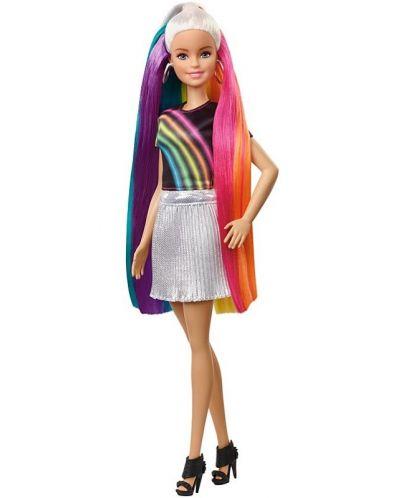 Игрален комплект Mattel Barbie - Прическа Дъга - 5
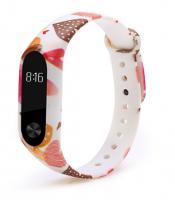 Силиконовый ремешок для Xiaomi Mi Band 2 ( Сердечки )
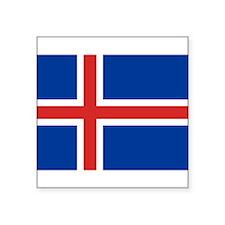 "Iceland.jpg Square Sticker 3"" x 3"""
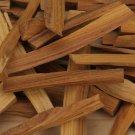 Natural Australia Sandalwood Chips Small Logs of Sticks 50g Aromatic Fragrance S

************

Leaving out the pictures, repeat the data above exactly.

 Игрален комплект Mattel Barbie - Прическа Дъга - 5
 Силиконовый ремешок для Xiaomi Mi Band 2 ( Сердечки )
 "Iceland.jpg Square Sticker 3"" x 3"""
 Natural Australia Sandalwood Chips Small Logs of Sticks 50g Aromatic Fragrance S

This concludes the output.